▶ [Questions to answer]:
**A)** Reproduce the passage of the essay on missing a 20th high school reunion from "Another night wouldn’t" to "it needed to.hold.".
**B)** In the essay on missing a 20th high school reunion, which store did the two dresses come from?

---------- Document excerpt

HOW TO MISS YOUR 20th HIGH SCHOOL REUNION

I’ve never felt the need or desire to go to a reunion. I figured, since I saw these people daily and didn’t care, why would I care now?
Enter, Facebook.
I was able to get in touch with those I liked, and even those I’d had crushes on. I made new FB friends.(still can’t think of them as.”real” friends, unless we’ve met in person.)
The five year anniversary, I was supposedly dying from cancer.
The ten year anniversary, my son’s dad wouldn’t let me go.
Then came the 20th.
Ah, 20 years since high school. I’d gotten rid of my son’s dad, a former crush had paid for my ticket, I was going!!!
It was my son’s weekend with his dad, so I had a “babysitter”. Sorta.
I’d bought two Old Navy dresses for court, one ankle length, one above the knee. Above the knee won the informal vote.
I spent the week buying appropriate purses. Just the bare minimum: phone, keys, MetroCard, face powder, and black pencil liner for eyebrow and eye liner touch ups.
I checked: no period that weekend! It was a sign!!!
I showered, shaved (hey, you never know), and was in pantyhose with the line down the back. I was in full make-up. I had everything in the tiny purse I’d bought at (don’t laugh) Claire’s. The dress was a short-sleeved wrap around.
My son’s dad hadn’t shown up to take my on for the weekend, but my ex-boyfriend/son’s best friend lived a few blocks away.
Then I got the text from my ex. My back-up sitter was sick.
First my son’s dad doesn’t show, now his sitter is sick? I quickly texted back, “that’s ok. Just don’t get too close. I’ll come home early.” (Hopefully with a high school crush in tow…)
The retun text said, “No, I’m REALLY sick. Throwing up, fever, etc. Maybe another night?”
Another night wouldn’t be my 20th reunion.
I sat on my bed.
I did my therapists breathing exercises.
I considered bringing my then eight year old son with me.
After all, my make-up was perfect. Five shades to make one. (Thank you, Fergie–same birthday, same year–for your Wet N’ Wild collection.)
The line on my stockings was perfect.
My hair was naturally wavy.
My girly purse held all it needed to.hold.
And I’d had my ticket paid for by a girl I’d had a crush on sophomore year of high school. (Which, to my mind, meant I could hug her as a “thank you”.)
“You look so pretty, Mommy,” my son said. “Don’t you have to go?”
I shook my head. Wearing heels, stockings, black thong, black bra, perfect make-up, I knew I wasn’t going. I kicked off my heels, pulled on my sleeping shirt and short shorts, and, wiping a tear from my eye, asked my son, “What are we watching tonight?”

--------------------
---------- Data section

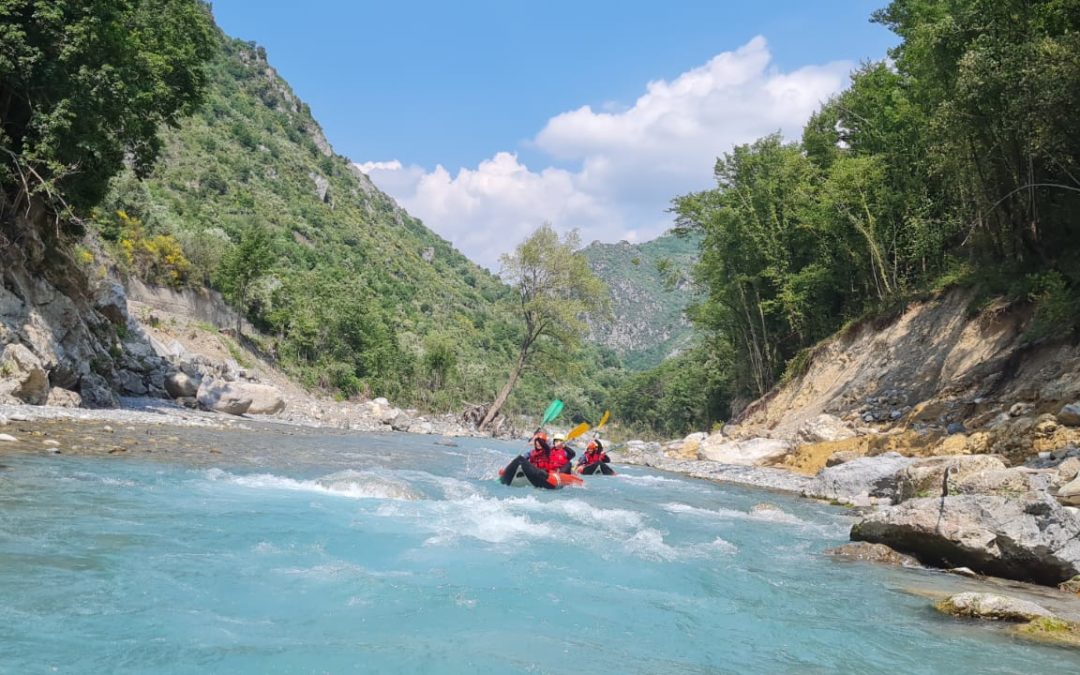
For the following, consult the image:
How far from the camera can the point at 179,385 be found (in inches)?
862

--------------------

▶ [Solutions for each task]:
**A)**
Another night wouldn’t be my 20th reunion.
I sat on my bed.
I did my therapists breathing exercises.
I considered bringing my then eight year old son with me.
After all, my make-up was perfect. Five shades to make one. (Thank you, Fergie–same birthday, same year–for your Wet N’ Wild collection.)
The line on my stockings was perfect.
My hair was naturally wavy.
My girly purse held all it needed to.hold.

**B)** Old Navy.